(Excerpt from a dataset)
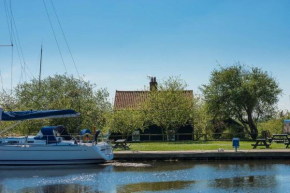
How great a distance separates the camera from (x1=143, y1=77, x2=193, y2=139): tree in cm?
4041

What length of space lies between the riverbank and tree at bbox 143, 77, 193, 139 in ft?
39.0

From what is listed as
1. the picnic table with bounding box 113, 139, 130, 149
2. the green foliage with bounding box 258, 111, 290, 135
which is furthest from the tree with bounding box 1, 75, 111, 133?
the green foliage with bounding box 258, 111, 290, 135

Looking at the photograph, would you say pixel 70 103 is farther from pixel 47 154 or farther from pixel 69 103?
pixel 47 154

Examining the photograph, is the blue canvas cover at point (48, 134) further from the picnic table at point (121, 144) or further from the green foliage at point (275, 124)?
the green foliage at point (275, 124)

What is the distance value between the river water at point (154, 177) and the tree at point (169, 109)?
13.3 metres

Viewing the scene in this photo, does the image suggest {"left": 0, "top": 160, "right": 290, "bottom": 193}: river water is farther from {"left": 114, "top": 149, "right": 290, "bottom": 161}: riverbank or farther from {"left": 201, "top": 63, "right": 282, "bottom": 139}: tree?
{"left": 201, "top": 63, "right": 282, "bottom": 139}: tree

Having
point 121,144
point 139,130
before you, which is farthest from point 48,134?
point 139,130

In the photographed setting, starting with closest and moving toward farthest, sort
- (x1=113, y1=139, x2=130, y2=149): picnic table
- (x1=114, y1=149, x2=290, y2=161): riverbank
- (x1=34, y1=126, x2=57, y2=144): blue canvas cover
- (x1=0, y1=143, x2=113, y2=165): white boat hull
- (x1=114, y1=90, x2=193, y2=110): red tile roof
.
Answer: (x1=0, y1=143, x2=113, y2=165): white boat hull
(x1=34, y1=126, x2=57, y2=144): blue canvas cover
(x1=114, y1=149, x2=290, y2=161): riverbank
(x1=113, y1=139, x2=130, y2=149): picnic table
(x1=114, y1=90, x2=193, y2=110): red tile roof

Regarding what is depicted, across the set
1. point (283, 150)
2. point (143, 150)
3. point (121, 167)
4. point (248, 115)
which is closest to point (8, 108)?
point (143, 150)

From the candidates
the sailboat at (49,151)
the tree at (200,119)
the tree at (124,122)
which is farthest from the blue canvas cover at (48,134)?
the tree at (200,119)

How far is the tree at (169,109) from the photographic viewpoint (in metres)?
40.4

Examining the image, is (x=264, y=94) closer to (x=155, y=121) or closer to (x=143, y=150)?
(x=155, y=121)

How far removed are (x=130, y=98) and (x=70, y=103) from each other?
33.1 ft

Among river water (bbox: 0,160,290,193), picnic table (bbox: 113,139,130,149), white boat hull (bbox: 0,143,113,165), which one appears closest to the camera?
river water (bbox: 0,160,290,193)
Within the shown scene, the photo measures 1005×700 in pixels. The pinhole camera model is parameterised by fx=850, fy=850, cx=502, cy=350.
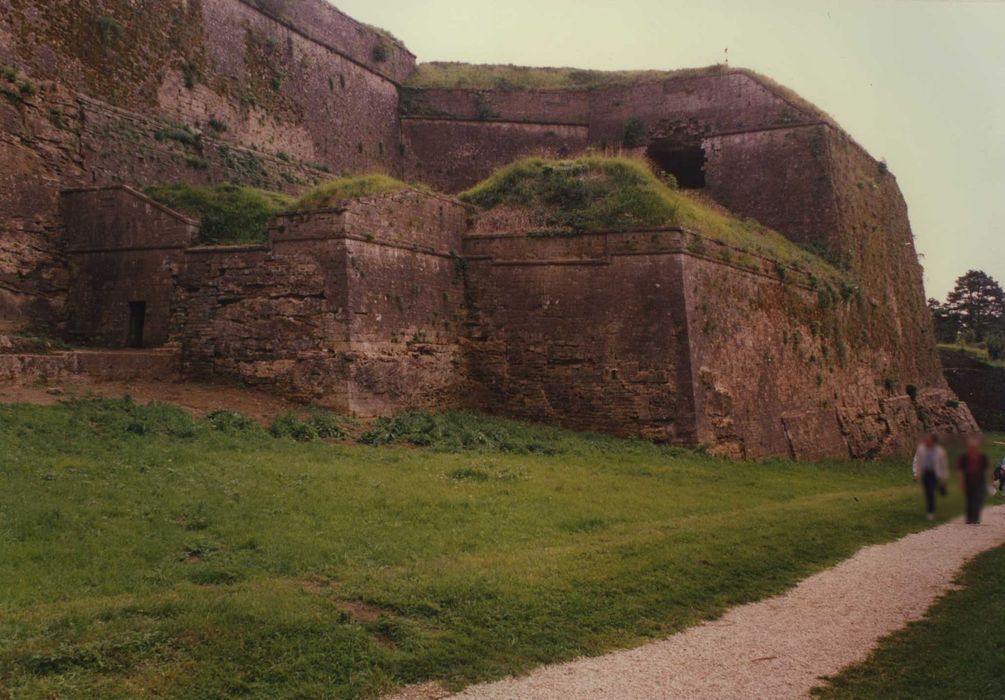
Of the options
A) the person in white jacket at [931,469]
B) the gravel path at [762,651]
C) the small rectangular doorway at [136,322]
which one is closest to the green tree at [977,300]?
the person in white jacket at [931,469]

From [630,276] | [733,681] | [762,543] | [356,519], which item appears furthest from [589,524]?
[630,276]

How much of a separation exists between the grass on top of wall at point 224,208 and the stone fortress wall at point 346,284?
919mm

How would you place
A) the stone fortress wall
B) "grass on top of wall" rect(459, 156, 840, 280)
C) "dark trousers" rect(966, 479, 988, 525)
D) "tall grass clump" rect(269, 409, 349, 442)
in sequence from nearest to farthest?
"dark trousers" rect(966, 479, 988, 525) < "tall grass clump" rect(269, 409, 349, 442) < the stone fortress wall < "grass on top of wall" rect(459, 156, 840, 280)

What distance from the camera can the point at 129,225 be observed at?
1922 centimetres

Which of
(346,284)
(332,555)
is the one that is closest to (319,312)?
(346,284)

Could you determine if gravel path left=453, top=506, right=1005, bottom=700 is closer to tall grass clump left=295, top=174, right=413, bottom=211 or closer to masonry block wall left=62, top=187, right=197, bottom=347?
tall grass clump left=295, top=174, right=413, bottom=211

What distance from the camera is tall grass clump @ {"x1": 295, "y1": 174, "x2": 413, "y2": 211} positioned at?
1823 centimetres

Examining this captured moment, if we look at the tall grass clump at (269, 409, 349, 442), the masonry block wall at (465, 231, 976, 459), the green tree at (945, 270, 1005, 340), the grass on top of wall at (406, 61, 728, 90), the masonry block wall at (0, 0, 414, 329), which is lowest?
the green tree at (945, 270, 1005, 340)

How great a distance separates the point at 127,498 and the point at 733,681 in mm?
7390

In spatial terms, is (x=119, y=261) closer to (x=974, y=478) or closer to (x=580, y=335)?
(x=580, y=335)

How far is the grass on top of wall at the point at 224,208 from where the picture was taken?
19.6m

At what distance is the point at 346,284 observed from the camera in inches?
Answer: 694

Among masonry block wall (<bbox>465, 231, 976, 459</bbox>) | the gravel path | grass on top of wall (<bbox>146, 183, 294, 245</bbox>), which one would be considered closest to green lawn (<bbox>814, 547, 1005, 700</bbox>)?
the gravel path

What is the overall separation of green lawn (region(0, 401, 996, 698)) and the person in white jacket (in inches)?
84.6
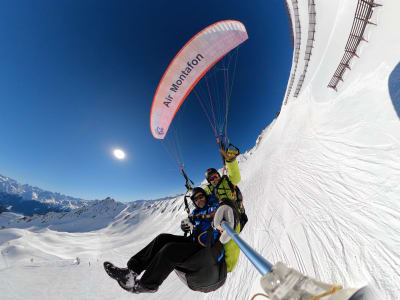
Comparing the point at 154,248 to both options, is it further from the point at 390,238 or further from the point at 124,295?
the point at 124,295

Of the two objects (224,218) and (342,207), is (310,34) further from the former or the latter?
(224,218)

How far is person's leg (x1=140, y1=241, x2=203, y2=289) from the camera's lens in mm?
2496

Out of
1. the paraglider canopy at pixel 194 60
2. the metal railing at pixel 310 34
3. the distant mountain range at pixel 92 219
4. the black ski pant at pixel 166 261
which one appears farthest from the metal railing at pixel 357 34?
the distant mountain range at pixel 92 219

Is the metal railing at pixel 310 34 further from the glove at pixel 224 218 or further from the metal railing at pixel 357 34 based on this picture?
the glove at pixel 224 218

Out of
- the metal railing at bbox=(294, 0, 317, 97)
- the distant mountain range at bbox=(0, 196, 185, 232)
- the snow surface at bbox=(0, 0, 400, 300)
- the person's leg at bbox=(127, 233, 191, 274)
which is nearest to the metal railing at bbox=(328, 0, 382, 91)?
the snow surface at bbox=(0, 0, 400, 300)

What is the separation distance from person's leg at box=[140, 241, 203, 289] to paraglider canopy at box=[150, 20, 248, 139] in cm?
626

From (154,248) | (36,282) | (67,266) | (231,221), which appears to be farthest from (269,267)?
(67,266)

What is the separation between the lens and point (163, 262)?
8.23 feet

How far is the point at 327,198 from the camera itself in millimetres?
3375

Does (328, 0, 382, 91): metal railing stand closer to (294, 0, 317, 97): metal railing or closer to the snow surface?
the snow surface

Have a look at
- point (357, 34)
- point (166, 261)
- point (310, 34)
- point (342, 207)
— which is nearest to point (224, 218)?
point (166, 261)

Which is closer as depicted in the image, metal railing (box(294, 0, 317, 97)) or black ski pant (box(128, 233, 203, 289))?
black ski pant (box(128, 233, 203, 289))

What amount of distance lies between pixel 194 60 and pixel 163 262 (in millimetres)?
7028

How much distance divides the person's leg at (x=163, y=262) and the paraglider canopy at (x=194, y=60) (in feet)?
20.5
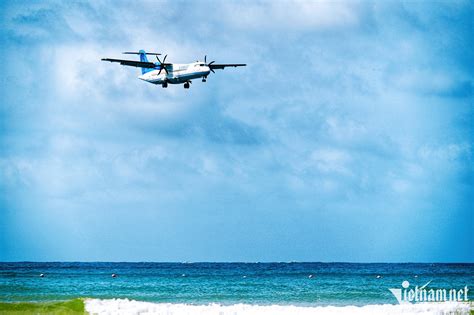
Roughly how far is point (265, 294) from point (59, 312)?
2793 cm

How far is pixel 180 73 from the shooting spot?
57.6 meters

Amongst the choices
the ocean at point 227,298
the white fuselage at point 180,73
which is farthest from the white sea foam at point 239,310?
the white fuselage at point 180,73

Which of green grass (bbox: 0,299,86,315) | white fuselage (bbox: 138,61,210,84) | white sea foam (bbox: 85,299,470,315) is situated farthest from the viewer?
white fuselage (bbox: 138,61,210,84)

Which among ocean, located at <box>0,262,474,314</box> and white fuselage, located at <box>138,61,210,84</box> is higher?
white fuselage, located at <box>138,61,210,84</box>

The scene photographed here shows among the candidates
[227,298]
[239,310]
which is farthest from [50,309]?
[227,298]

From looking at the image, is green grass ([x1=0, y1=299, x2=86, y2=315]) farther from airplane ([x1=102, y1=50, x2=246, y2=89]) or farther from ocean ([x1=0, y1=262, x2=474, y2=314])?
airplane ([x1=102, y1=50, x2=246, y2=89])

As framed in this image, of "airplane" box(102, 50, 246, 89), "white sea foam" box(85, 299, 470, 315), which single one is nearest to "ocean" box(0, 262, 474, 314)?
"white sea foam" box(85, 299, 470, 315)

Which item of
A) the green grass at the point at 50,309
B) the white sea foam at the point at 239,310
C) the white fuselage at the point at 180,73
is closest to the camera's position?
the green grass at the point at 50,309

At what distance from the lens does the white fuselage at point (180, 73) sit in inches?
2218

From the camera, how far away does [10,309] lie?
33.5 meters

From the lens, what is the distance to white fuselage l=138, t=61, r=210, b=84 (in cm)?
5634

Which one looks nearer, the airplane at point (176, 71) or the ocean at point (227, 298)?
the ocean at point (227, 298)

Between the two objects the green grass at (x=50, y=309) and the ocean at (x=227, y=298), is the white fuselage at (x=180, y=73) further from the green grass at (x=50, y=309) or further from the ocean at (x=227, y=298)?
the green grass at (x=50, y=309)

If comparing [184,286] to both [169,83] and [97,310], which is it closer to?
[169,83]
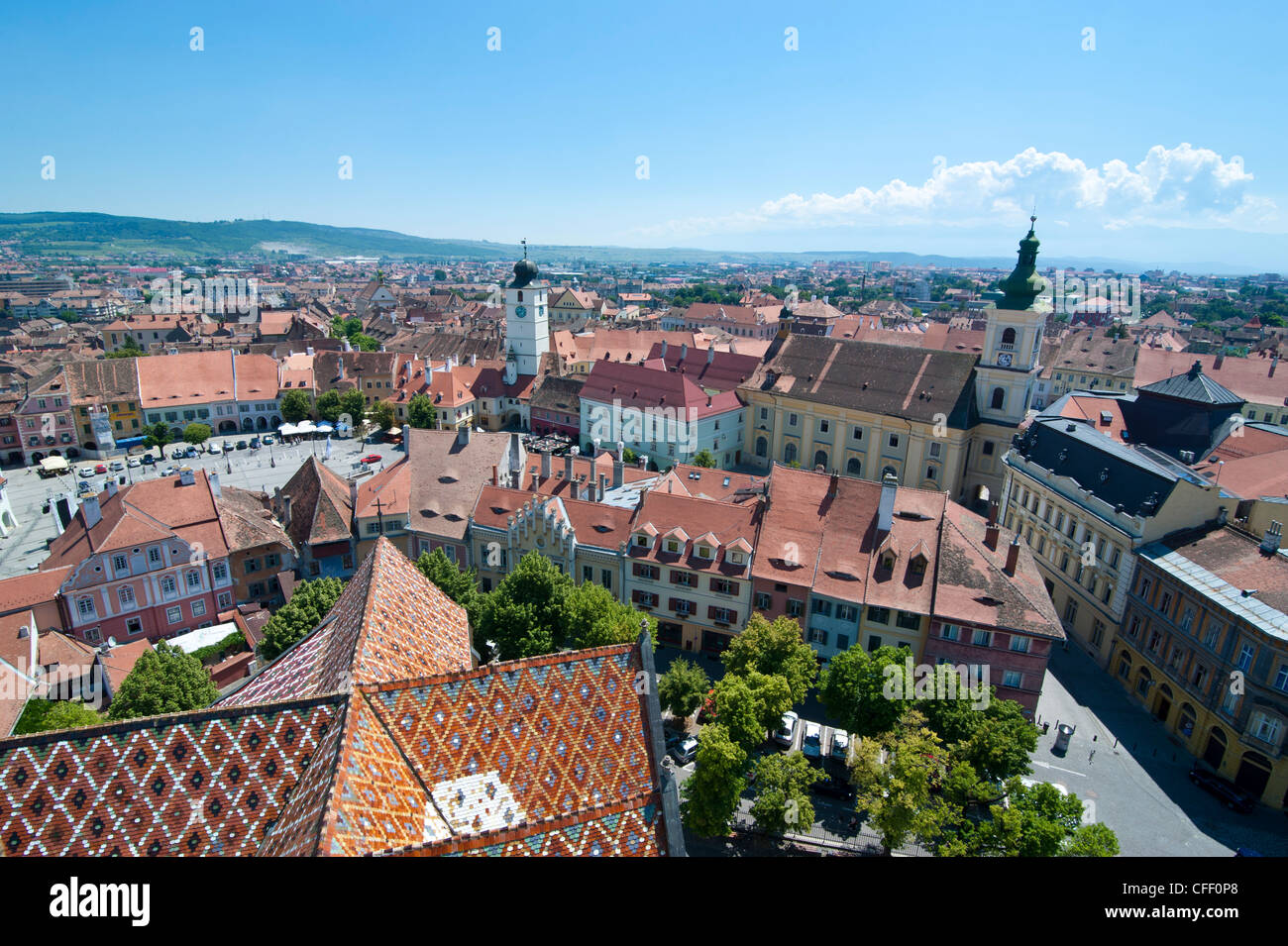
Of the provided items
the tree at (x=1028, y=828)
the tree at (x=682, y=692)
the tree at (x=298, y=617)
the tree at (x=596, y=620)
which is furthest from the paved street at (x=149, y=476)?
the tree at (x=1028, y=828)

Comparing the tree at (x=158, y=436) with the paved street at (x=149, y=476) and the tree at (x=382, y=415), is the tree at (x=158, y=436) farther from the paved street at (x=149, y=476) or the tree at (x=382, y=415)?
the tree at (x=382, y=415)

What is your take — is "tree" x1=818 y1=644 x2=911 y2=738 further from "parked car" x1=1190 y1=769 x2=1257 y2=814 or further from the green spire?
the green spire

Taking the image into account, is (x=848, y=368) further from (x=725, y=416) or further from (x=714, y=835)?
(x=714, y=835)

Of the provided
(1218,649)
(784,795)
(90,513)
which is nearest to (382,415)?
(90,513)

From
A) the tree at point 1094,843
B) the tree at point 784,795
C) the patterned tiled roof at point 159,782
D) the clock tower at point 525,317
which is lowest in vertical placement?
the tree at point 784,795

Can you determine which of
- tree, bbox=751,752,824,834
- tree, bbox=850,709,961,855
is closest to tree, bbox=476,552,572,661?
tree, bbox=751,752,824,834
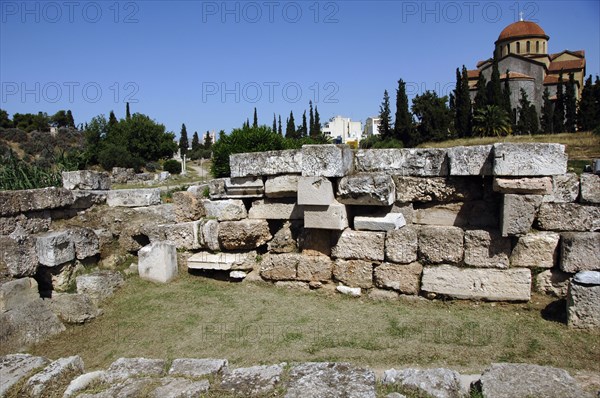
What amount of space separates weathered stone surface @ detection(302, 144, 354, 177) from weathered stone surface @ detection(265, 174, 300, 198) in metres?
0.38

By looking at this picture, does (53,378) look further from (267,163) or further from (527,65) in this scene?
(527,65)

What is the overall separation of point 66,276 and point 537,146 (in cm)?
643

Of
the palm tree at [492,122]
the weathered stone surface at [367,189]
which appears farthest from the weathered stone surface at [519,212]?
the palm tree at [492,122]

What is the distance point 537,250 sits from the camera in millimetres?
5426

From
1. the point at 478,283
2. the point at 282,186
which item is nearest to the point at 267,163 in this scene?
the point at 282,186

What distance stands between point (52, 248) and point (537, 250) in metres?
6.24

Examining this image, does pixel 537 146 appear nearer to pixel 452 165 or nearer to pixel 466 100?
pixel 452 165

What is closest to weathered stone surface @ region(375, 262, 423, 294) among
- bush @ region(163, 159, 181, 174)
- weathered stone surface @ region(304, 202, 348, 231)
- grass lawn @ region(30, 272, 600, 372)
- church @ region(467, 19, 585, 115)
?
grass lawn @ region(30, 272, 600, 372)

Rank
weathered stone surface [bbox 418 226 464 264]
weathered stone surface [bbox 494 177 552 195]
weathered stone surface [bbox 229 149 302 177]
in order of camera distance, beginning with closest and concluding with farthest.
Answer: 1. weathered stone surface [bbox 494 177 552 195]
2. weathered stone surface [bbox 418 226 464 264]
3. weathered stone surface [bbox 229 149 302 177]

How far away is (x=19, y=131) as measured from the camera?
4916 cm

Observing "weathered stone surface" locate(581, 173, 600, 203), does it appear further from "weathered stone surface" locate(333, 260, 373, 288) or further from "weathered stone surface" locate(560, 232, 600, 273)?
"weathered stone surface" locate(333, 260, 373, 288)

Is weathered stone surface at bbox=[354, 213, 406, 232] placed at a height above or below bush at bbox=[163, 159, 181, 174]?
below

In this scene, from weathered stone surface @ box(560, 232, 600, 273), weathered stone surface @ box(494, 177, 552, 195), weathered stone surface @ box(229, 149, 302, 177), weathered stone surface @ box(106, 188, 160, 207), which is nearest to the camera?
weathered stone surface @ box(560, 232, 600, 273)

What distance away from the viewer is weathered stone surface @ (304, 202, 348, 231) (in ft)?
19.5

Problem details. Write the lines out exactly, from the one with "How far away is" down to the last line of the listing, and leave out all others.

Exercise result.
How far away is (x=19, y=131) as measured from the camera?
4916 cm

Observing "weathered stone surface" locate(581, 173, 600, 203), does it appear further from "weathered stone surface" locate(333, 260, 373, 288) or further from "weathered stone surface" locate(560, 232, 600, 273)?
"weathered stone surface" locate(333, 260, 373, 288)

Is weathered stone surface at bbox=[354, 213, 406, 232] placed at a height above or below bush at bbox=[163, 159, 181, 174]?
below

In this scene, from weathered stone surface @ box(560, 232, 600, 273), weathered stone surface @ box(494, 177, 552, 195), weathered stone surface @ box(229, 149, 302, 177), weathered stone surface @ box(106, 188, 160, 207), which is nearest to the camera?
weathered stone surface @ box(560, 232, 600, 273)

What distance away from the viewer is weathered stone surface @ (304, 202, 348, 231) (in ft)?
19.5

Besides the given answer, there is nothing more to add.